Los minutos pasaban e incluso las horas y Lidia no reaccionaba. Una mezcla de angustia, desolación y cansancio se había apoderado de ella, desde la punta del pie hasta el último cabello de su pelo. Seguía sentada al lado de la ventana viendo como la lluvia perdía fuerza al caer, hasta que a media mañana paró para dar paso a un tímido sol. Tenía la cabeza apoyada en el cristal y los brazos en un tímido abrazo buscando calor con la chaqueta.

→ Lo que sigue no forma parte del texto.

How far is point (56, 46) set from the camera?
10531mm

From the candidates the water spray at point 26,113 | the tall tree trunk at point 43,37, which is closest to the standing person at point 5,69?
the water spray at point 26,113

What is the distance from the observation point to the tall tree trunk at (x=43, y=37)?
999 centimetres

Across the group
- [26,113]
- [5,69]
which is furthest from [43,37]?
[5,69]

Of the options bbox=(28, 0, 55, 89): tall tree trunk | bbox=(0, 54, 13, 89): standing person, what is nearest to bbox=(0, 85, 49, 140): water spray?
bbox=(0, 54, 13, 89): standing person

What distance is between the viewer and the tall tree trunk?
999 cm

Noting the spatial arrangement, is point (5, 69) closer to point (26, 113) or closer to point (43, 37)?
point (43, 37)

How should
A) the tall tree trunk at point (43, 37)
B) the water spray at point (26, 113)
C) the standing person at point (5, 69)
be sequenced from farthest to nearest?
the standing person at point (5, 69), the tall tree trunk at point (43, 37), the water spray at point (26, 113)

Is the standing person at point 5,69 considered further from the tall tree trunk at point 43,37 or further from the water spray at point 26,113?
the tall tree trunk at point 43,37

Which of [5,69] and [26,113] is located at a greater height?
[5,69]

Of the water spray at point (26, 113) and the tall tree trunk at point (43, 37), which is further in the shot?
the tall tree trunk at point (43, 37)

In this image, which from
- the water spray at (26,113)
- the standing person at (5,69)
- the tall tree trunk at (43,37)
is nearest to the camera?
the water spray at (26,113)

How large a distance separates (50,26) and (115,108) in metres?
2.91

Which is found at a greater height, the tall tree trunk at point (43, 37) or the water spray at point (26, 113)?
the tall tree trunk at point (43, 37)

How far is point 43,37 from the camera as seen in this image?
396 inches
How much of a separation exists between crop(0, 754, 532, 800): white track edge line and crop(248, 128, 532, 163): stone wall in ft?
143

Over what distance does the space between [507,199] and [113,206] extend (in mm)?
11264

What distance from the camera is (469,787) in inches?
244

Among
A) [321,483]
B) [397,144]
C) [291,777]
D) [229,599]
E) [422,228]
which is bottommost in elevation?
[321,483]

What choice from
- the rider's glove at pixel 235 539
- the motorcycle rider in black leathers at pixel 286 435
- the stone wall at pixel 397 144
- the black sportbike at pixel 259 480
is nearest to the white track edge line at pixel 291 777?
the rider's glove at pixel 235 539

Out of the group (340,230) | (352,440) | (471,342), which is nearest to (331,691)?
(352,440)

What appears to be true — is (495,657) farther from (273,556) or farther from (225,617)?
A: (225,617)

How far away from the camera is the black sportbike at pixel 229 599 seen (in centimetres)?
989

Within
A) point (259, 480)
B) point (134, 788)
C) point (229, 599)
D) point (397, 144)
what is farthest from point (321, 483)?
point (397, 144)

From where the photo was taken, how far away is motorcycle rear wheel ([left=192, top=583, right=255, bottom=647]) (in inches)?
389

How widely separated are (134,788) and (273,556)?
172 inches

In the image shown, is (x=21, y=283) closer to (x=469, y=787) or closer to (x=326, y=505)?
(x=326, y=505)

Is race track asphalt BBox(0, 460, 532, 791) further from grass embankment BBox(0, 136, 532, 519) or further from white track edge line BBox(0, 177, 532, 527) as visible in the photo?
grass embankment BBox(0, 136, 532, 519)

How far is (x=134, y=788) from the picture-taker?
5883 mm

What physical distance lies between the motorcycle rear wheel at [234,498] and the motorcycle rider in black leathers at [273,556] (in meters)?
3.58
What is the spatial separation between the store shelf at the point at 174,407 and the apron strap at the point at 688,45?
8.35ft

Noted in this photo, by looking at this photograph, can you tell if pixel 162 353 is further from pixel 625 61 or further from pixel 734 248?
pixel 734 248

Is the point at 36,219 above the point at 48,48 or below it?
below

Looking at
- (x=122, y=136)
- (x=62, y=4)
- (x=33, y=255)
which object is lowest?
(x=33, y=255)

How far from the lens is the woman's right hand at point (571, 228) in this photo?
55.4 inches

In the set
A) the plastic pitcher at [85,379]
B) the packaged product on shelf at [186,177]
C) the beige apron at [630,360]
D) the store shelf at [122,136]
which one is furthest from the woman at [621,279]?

Fue el ruido del motor de un coche que se acercaba a la casa. Después el freno, la apertura de la puerta del vehículo de la que se escaparon los últimos acordes de una canción de Camela hasta que se apagó la radio. Una puerta que se cerraba, unos pasos que se acercaban y el sonido del timbre en la puerta. Solo entonces Lidia abandonó el sopor y regresó de allí donde había viajado.

El visitante era Matías, el albañil de pelo canoso. Había llegado con la furgoneta para recoger parte de la maquinaria que habían utilizado en la obra y habían dejado en la casa. Recordó que se lo había comentado Ander el día anterior mientras comían. Eso, Matías recogería los materiales y el propio Ander se pasaría a hacer los últimos remates. Al menos, le vería una vez más, aunque no supo si sentir alegría o tristeza por ello.

Matías estuvo poco menos de una hora. Se despidió de Lidia y ésta le deseó unas felices vacaciones intentado mantener la compostura. Aguantó como pudo a punto de derrumbarse. Cuando escuchó como la furgoneta se alejaba se tumbó en el sofá del salón. Solo quería olvidar, que pasase el tiempo, que pasase aquella pesadilla. Descansar, dormir, dejarse llevar 

Las primeras sombras de la noche se hacían presentes cuando Lidia despertó. Se levantó del sofá con un fuerte dolor en el cuello, sin duda debido a una mala postura. Incluso creyó escuchar como crujían sus articulaciones después del letargo. Intentó calcular cuantas horas había estado dormitando y la cuenta le parecía imposible. Mientras se dirigía al baño, su estómago le reclamó atención, no había comido nada durante el día y tenía hambre.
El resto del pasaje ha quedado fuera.